Why the difference between the two projections? That has been explained in the newspapers for a week now but Gov.-Elect Susana Martinez’s newly-announced finance secretary is still repeating her line about it being a Richardson conspiracy.
According to newspaper reports, the legislative analysts assumed that one-time or temporary laws enacted in the last two years will be re-enacted by the 2011 Legislature. The governor’s staff didn’t make those presumptions. The difference was about $90 million.
A large part of the $90 million was a reduction in the amount of government contribution to retirement benefits for state and local government employees.
The employees picked up the difference but were told it would only be for two years. The two years are up. The last time, unions demonstrated and sued — unsuccessfully.
Another change between the deficit projections was a further growth in spending for Medicaid as more unemployed applied for coverage.
Another factor is the rising costs of insurance, utilities and other budget items. The legislative figure presumes agencies will absorb those costs in budgets that already have been cut significantly.
New Mexico is one of a few states in which the legislature also prepares budget estimates. It has been regarded as a strength.
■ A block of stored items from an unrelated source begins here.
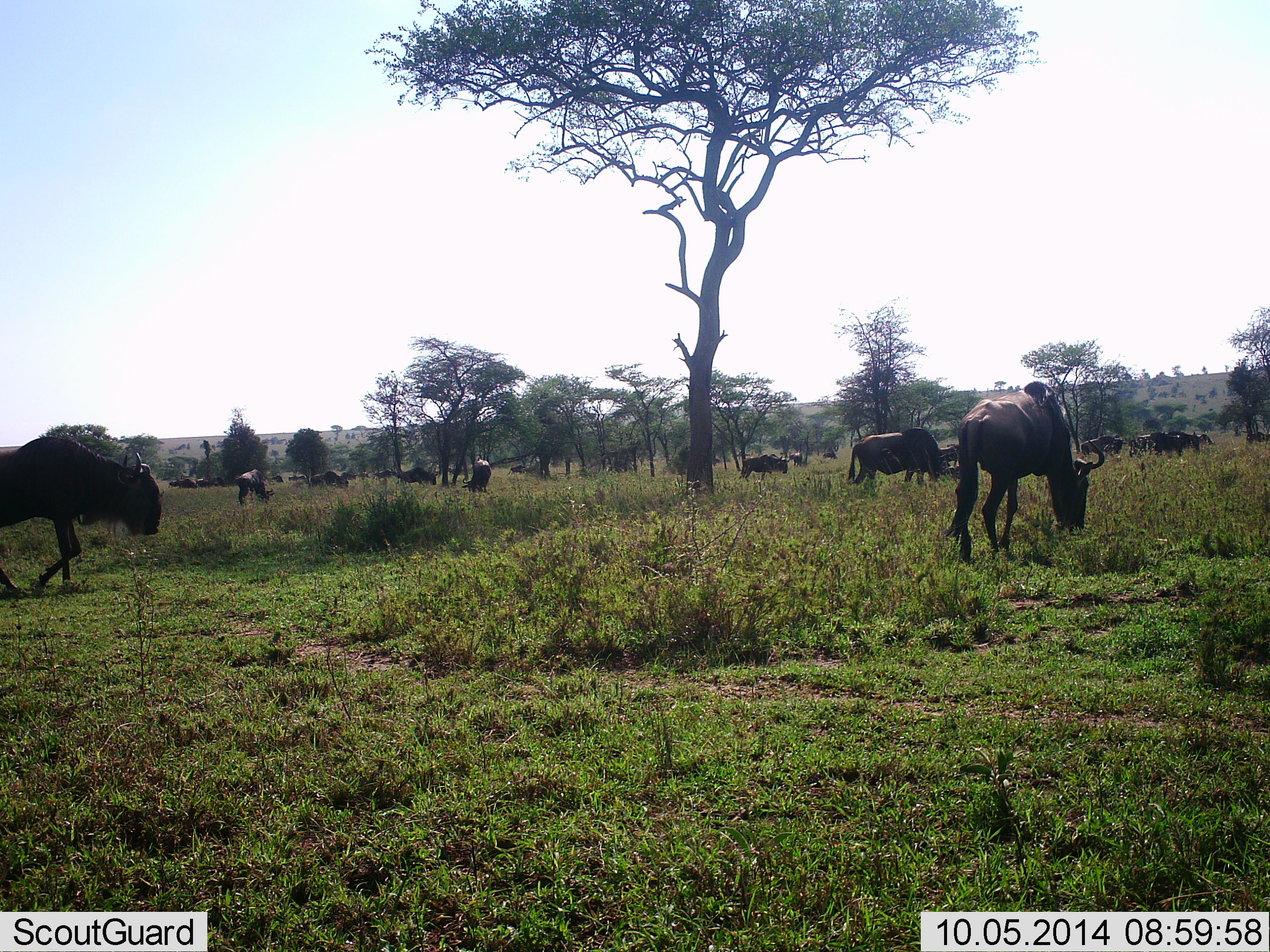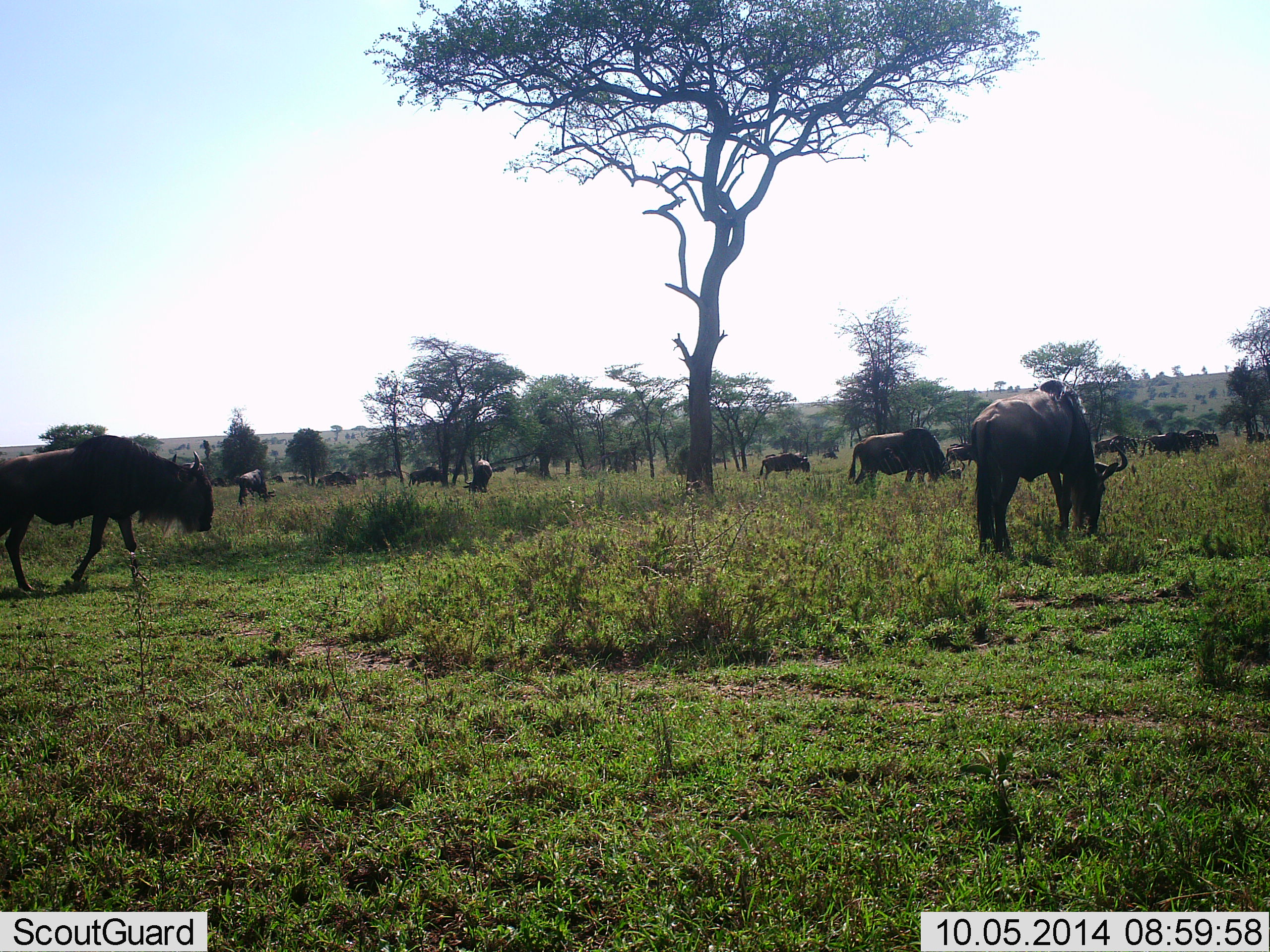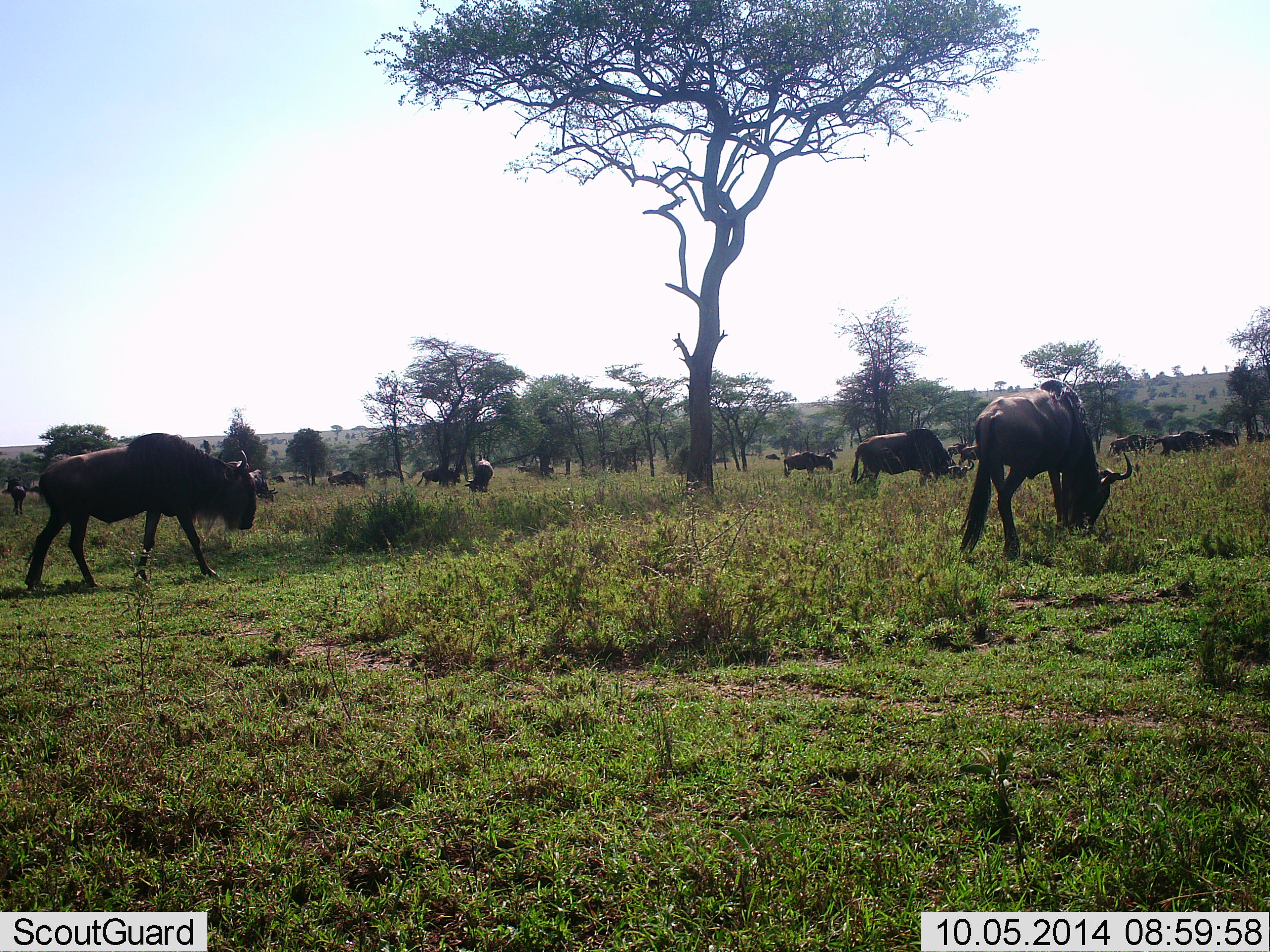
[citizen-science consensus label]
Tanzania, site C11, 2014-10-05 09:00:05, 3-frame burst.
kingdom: Animalia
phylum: Chordata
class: Mammalia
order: Artiodactyla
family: Bovidae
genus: Connochaetes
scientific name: Connochaetes taurinus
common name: blue wildebeest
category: wildebeest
Wildebeest (blue wildebeest) (Connochaetes taurinus), count 11-50. Behavior (volunteer vote fractions): standing 50%, resting 0%, moving 100%, interacting 0%. Young present (vote fraction): 0%. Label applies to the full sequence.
But in today’s polarized politics, it is causing further distrust in government.
Our new governor couldn’t be stepping into her office at a much tougher time. She is inheriting a budget mess and has only two months to develop a plan for next year.
She evidently didn’t have anyone studying budget figures during her campaign. She made only vague references to the budget and alleged the governor was hiding it from her.
Actually the budget was passed last February by the Legislature and signed with partial vetoes by Gov. Richardson early last March. It is a public document available on the Internet.
It is time for the governor’s office to give Martinez’s new finance secretary Richard May the thorough budget briefing it says it has offered.
The Legislative Finance Committee will be making its final budget recommendations in early December and the governor must submit a budget document to the Legislature by opening day, Jan. 18.
Much of the budget deficit is due to the loss of any further federal stimulus money, much of which has gone to public schools and Medicaid.
Governors also get a big chunk of stimulus to use at their discretion to provide for special needs. That money runs out on June 30.
To be fair about it, an outgoing governor would spend half of it and leave the other half to be distributed by the new governor in the second half of the fiscal year. Gov. Richardson has been on a spending spree of late.